_原文片段_
浙江工业大学信息工程学院, 杭州 310023

收稿日期: 2018-09-07; 修回日期: 2019-03-28

基金项目: 国家自然科学基金项目（61871350）

第一作者简介: 姚明海, 1963年生, 男, 教授, 博士生导师, 主要研究方向为模式识别和图像识别。E-mail:ymh@zjut.edu.cn;
方存亮, 男, 硕士研究生, 主要研究方向为模式识别和图像识别。E-mail:514616351@qq.com.

中图法分类号: TP391.4

文献标识码: A

文章编号: 1006-8961(2019)09-1528-09

摘要

目的目前深度神经网络已成功应用于众多机器学习任务，并展现出惊人的性能提升效果。然而传统的深度网络和机器学习算法都假定训练数据和测试数据服从的是同一分布，而这种假设在实际应用中往往是不成立的。如果训练数据和测试数据的分布差异很大，那么由传统机器学习算法训练出来的分类器的性能将会大大降低。为了解决此类问题，提出了一种基于多层校正的无监督领域自适应方法。方法首先利用多层校正来调整现有的深度网络，利用加法叠加来完美对齐源域和目标域的数据表示；然后采用多层权值最大均值差异来适应目标域，增加网络的表示能力；最后提取学习获得的域不变特征来进行分类，得到目标图像的识别效果。结果本文算法在Office-31图像数据集等4个数字数据集上分别进行了测试实验，以对比不同算法在图像识别和分类方面的性能差异，并进行准确度测量。测试结果显示，与同领域算法相比，本文算法在准确率上至少提高了5%，在应对照明变化、复杂背景和图像质量不佳等干扰情况时，亦能获得较好的分类效果，体现出更强的鲁棒性。结论在领域自适应相关数据集上的实验结果表明，本文方法具备一定的泛化能力，可以实现较高的分类性能，并且优于其他现有的无监督领域自适应方法。

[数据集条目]
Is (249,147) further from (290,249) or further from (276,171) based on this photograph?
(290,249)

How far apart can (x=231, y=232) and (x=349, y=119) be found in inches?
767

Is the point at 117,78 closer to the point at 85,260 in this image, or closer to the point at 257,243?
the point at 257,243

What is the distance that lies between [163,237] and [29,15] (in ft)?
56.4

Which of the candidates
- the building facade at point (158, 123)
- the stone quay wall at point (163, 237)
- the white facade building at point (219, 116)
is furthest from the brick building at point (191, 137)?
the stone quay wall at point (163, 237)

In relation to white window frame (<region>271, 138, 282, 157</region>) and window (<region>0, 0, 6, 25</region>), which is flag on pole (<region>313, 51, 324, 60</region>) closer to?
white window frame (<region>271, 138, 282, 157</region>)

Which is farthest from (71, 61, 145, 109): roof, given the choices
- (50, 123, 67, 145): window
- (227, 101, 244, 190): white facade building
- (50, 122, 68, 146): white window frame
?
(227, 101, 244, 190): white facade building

_任务要求_
把原文里从“基金项目: 国家自然科学基金项目（61871350）”起到“现有的无监督领域自适应方法。”止的这一段原样输出，一个字都不要改。 作答时只看原文，不用参考这些条目。

_书面解答_
基金项目: 国家自然科学基金项目（61871350）

第一作者简介: 姚明海, 1963年生, 男, 教授, 博士生导师, 主要研究方向为模式识别和图像识别。E-mail:ymh@zjut.edu.cn;
方存亮, 男, 硕士研究生, 主要研究方向为模式识别和图像识别。E-mail:514616351@qq.com.

中图法分类号: TP391.4

文献标识码: A

文章编号: 1006-8961(2019)09-1528-09

摘要

目的目前深度神经网络已成功应用于众多机器学习任务，并展现出惊人的性能提升效果。然而传统的深度网络和机器学习算法都假定训练数据和测试数据服从的是同一分布，而这种假设在实际应用中往往是不成立的。如果训练数据和测试数据的分布差异很大，那么由传统机器学习算法训练出来的分类器的性能将会大大降低。为了解决此类问题，提出了一种基于多层校正的无监督领域自适应方法。方法首先利用多层校正来调整现有的深度网络，利用加法叠加来完美对齐源域和目标域的数据表示；然后采用多层权值最大均值差异来适应目标域，增加网络的表示能力；最后提取学习获得的域不变特征来进行分类，得到目标图像的识别效果。结果本文算法在Office-31图像数据集等4个数字数据集上分别进行了测试实验，以对比不同算法在图像识别和分类方面的性能差异，并进行准确度测量。测试结果显示，与同领域算法相比，本文算法在准确率上至少提高了5%，在应对照明变化、复杂背景和图像质量不佳等干扰情况时，亦能获得较好的分类效果，体现出更强的鲁棒性。结论在领域自适应相关数据集上的实验结果表明，本文方法具备一定的泛化能力，可以实现较高的分类性能，并且优于其他现有的无监督领域自适应方法。